> [Task details]:
In the entries that follow, find the line containing "You and Obama" and the line containing "Отец М.Матусовского –", then copy exactly everything from the first through the second except the pictures.

> [Entries provided]:
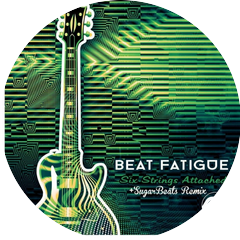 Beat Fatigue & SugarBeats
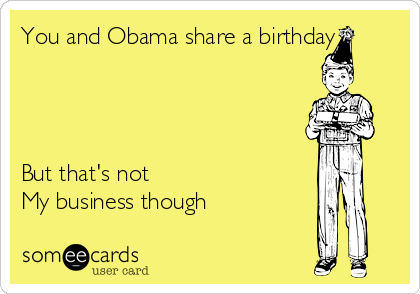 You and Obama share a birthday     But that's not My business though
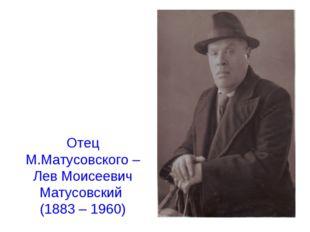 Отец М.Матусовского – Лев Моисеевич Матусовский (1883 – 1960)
...
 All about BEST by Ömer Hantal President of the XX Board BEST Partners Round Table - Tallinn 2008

> [Your solution]:
 You and Obama share a birthday     But that's not My business though
 Отец М.Матусовского – Лев Моисеевич Матусовский (1883 – 1960)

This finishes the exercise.